Apparently, both \(\hat{a}_\mathrm{LS}\) and \(\hat{a}_\mathrm{DLS}\) differ from \(a_0\).

The estimate \(\hat{a}_\mathrm{TLS}\) is the solution to, cf. (2.15),

$$\begin{aligned} a^2 a_0 r + a \left( r + \lambda _x - a_0 ^2 r - \lambda _y \right) - a_0 r = 0 \;, \end{aligned}$$

which can be rearranged as

$$\begin{aligned} \left( a - a_0 \right) \left( 1 + a a_0 \right) r + a \left( \lambda _x - \lambda _y \right) = 0 \;. \end{aligned}$$
(2.109)

In particular one finds that \(\hat{a}_\mathrm{TLS} = a_0\) only if \( \lambda _x = \lambda _y\).

In summary, all the three estimates under consideration are biased and not consistent. \(\blacksquare \)
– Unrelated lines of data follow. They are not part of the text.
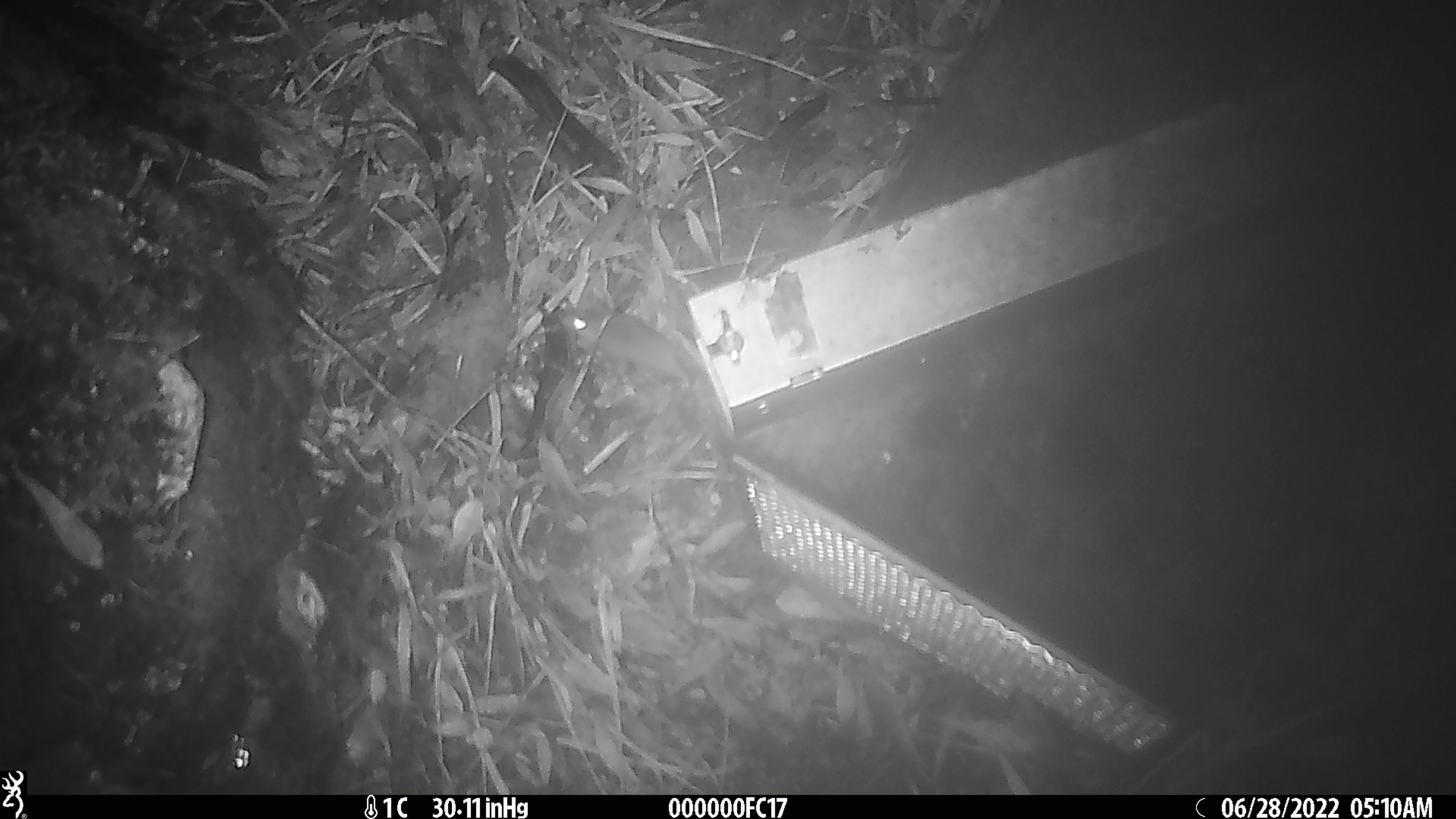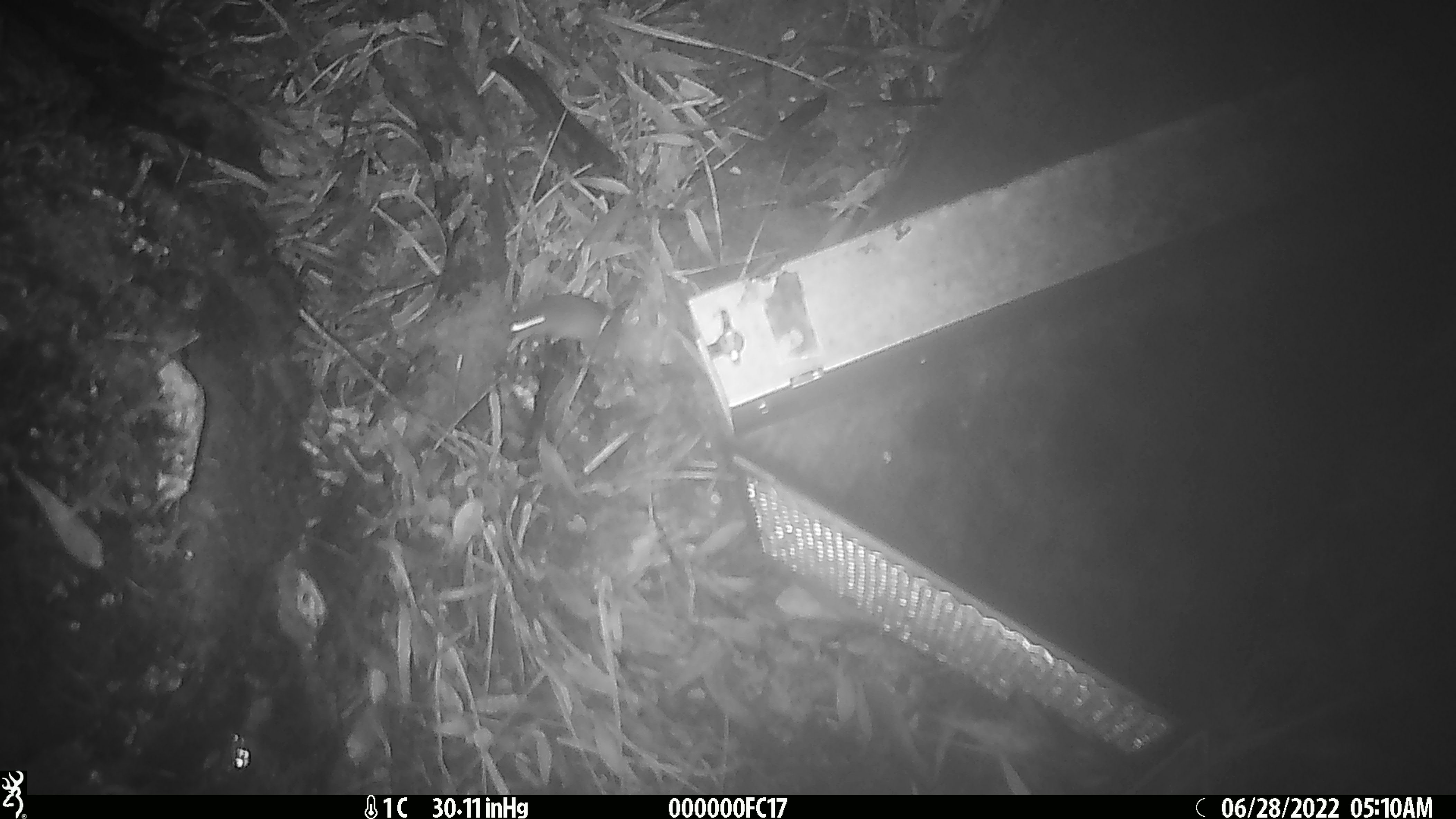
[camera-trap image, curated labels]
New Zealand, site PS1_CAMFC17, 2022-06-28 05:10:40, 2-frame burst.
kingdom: Animalia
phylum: Chordata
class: Mammalia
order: Rodentia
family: Muridae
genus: Mus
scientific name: Mus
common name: mouse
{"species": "mouse (Mus)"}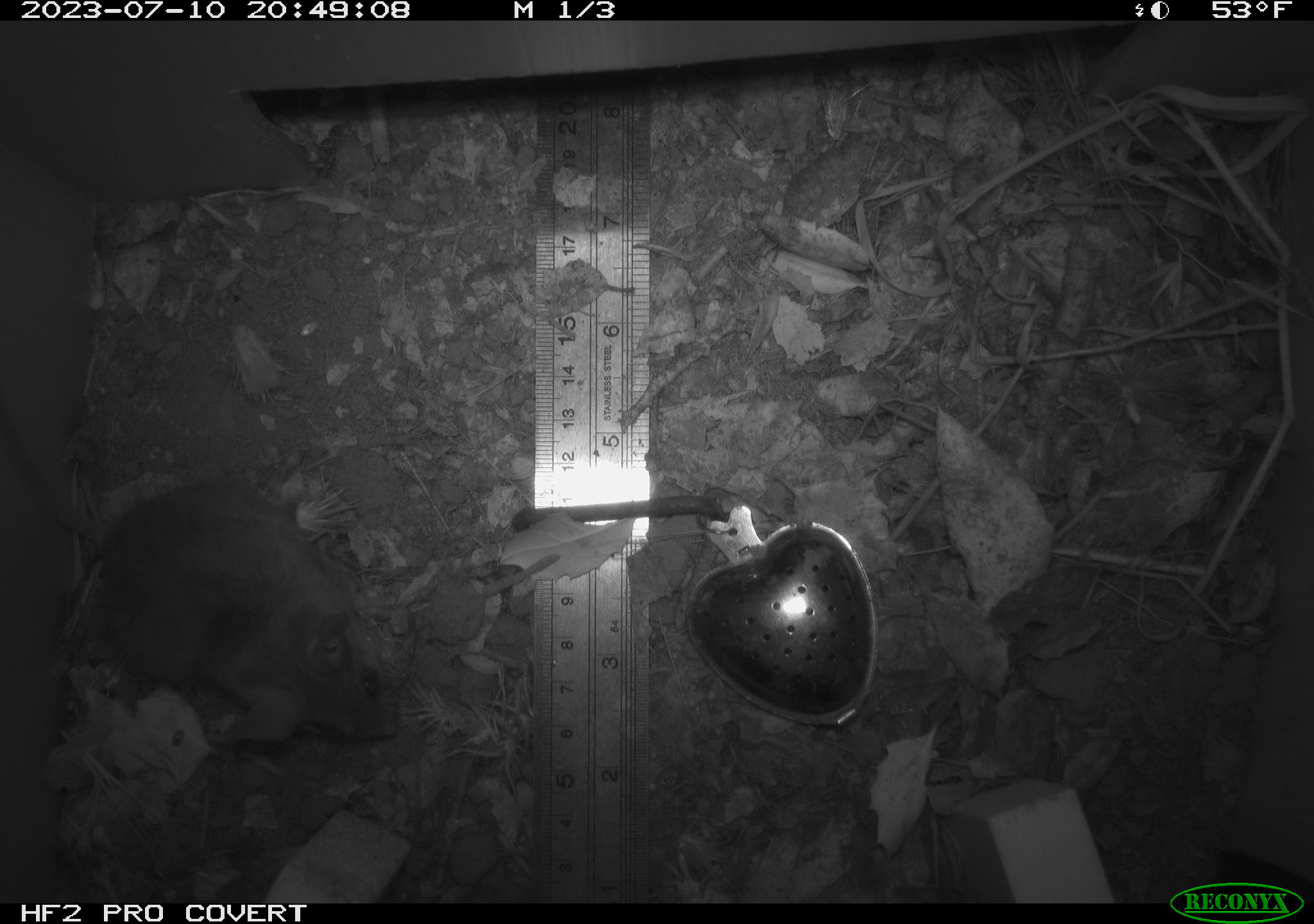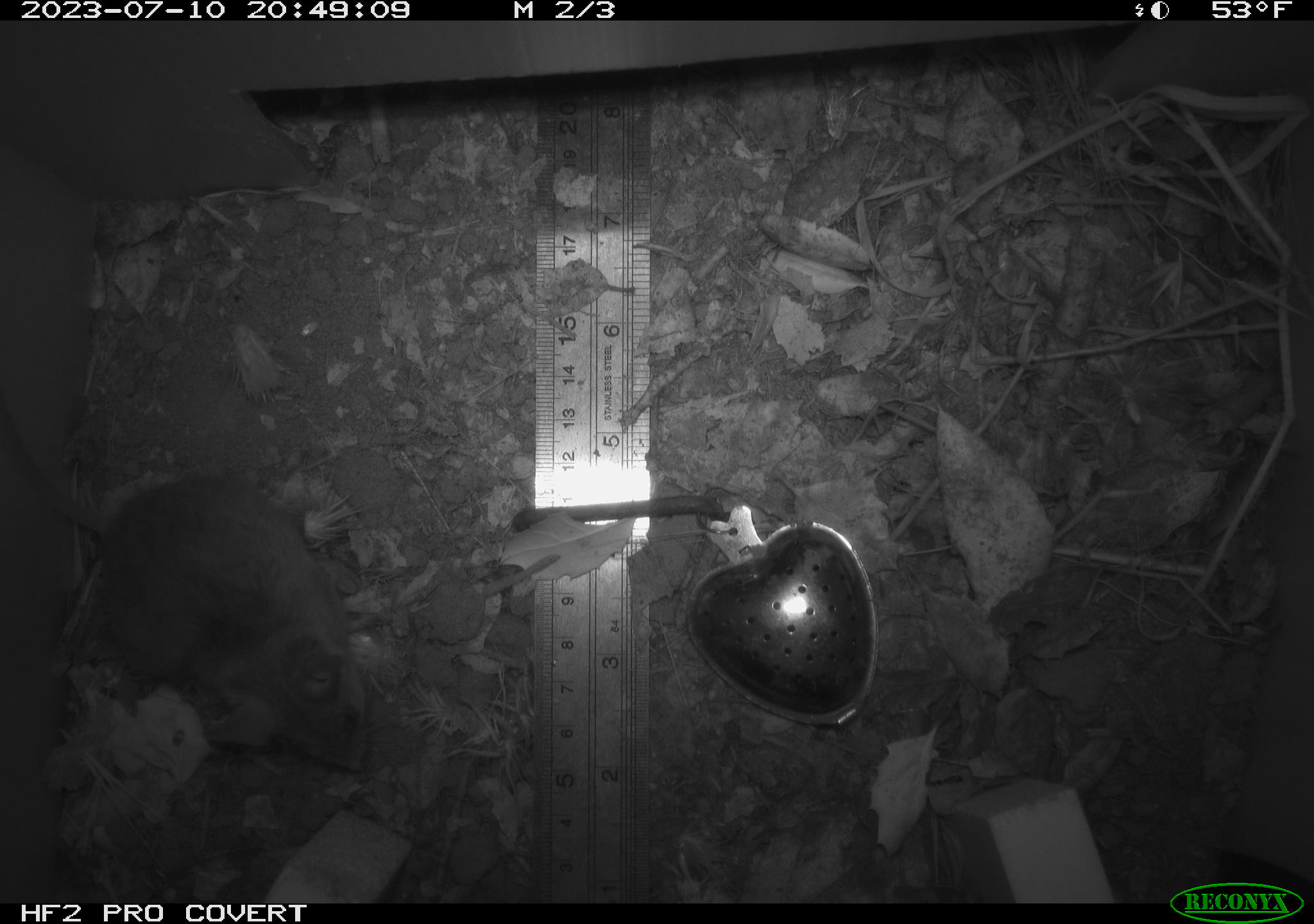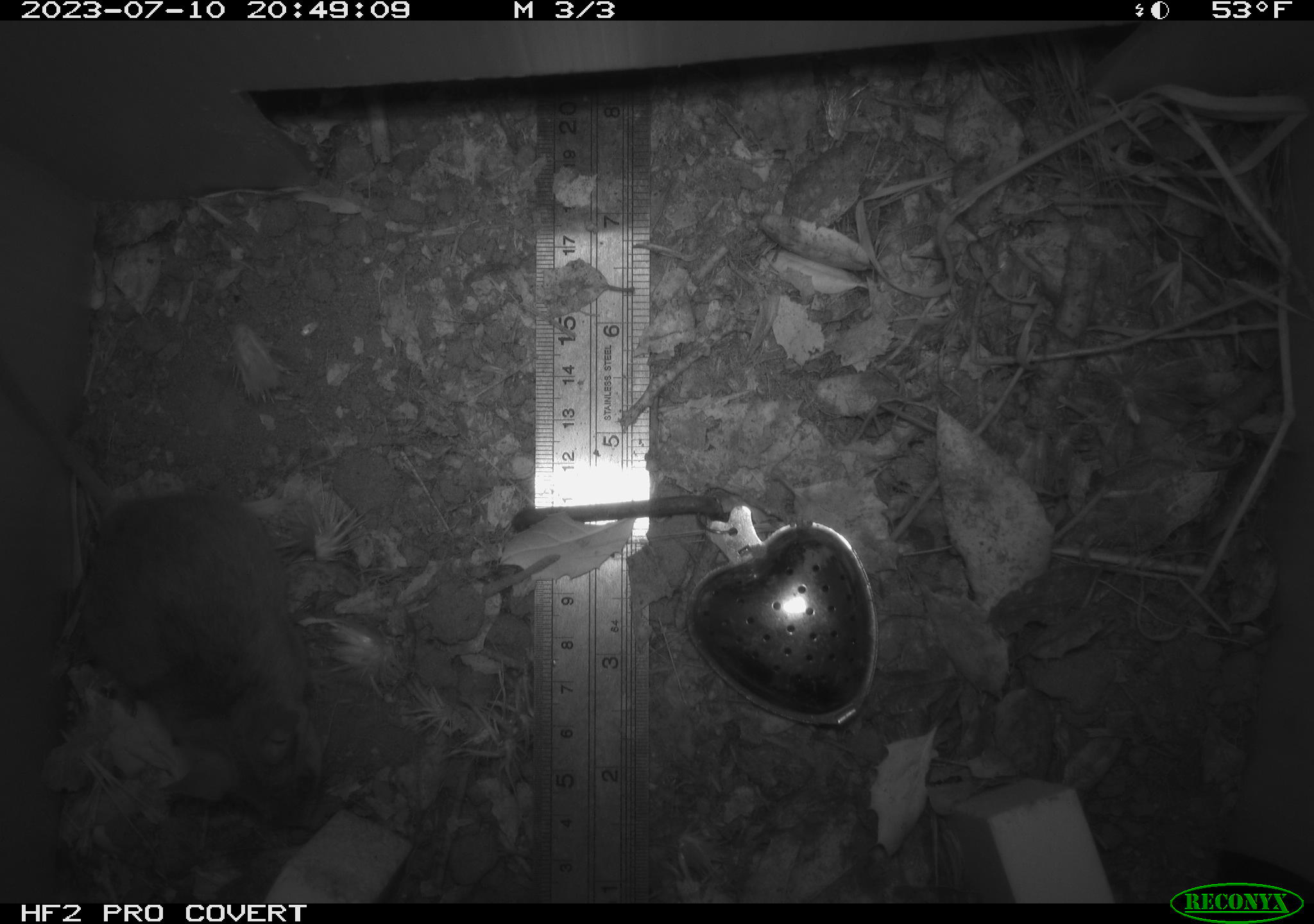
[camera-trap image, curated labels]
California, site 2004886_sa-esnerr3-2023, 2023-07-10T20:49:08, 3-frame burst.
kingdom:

It is important to note that the line-fitting examples above, even if very simple, still are a bit special. A specific property is that the line is constrained to go through the origin. Another way to express this constraint is to add the origin as a further given data point with no measurement error. Now generalize to an arbitrary straight line.

Example 2.7

Consider the same situation as in Example 2.3, but allow the line to pass outside the origin; that is, the model is changed to

$$\begin{aligned} y = a x + b \;, \end{aligned}$$
(2.110)

and the data is assumed to fulfill

$$\begin{aligned} \begin{array}{rcl} y_i &{} = &{} y_{0i} + \tilde{y}_i \;, \\ x_i &{} = &{} x_{0i} + \tilde{x}_i \;, \\ y_{0i} &{} = &{} a_0 x_{0i} + b_0 \;, \end{array} i = 1, \ldots , N \;. \end{aligned}$$
(2.111)

To examine the identifiability properties from first- and second-order moments, let \(x_{0i}\) have mean m and variance \(\sigma \). Let the noise terms \(\tilde{y}_i\) and \(\tilde{x}_i\) be independent of \(x_{0j}\) (for all i and j) and have zero means and variances \(\lambda _y\) and \(\lambda _x\), respectively. Consider the equations

$$\begin{aligned} m_y = \mathsf{E} \left\{ y_i \right\}= & {} b_0 + a_0 m \;, \end{aligned}$$
(2.112)
$$\begin{aligned} m_x = \mathsf{E} \left\{ x_i \right\}= & {} m \;, \end{aligned}$$
(2.113)

while the second-order moments are

$$\begin{aligned} r_y = \mathrm{var} (y_i)= & {} a_0^2 \sigma + \lambda _y \;, \end{aligned}$$
(2.114)
$$\begin{aligned} r_x = \mathrm{var} (x_i)= & {} \sigma + \lambda _x \;, \end{aligned}$$
(2.115)
$$\begin{aligned} r_{yx} = \mathrm{cov} (y_i, x_i)= & {} a_0 \sigma \;. \end{aligned}$$
(2.116)

Now there are 6 unknowns (\(a_0,\ b_0,\ m,\ \sigma ,\lambda _x\), and \(\lambda _y\)) and still only 5 equations. Hence identifiability is lost.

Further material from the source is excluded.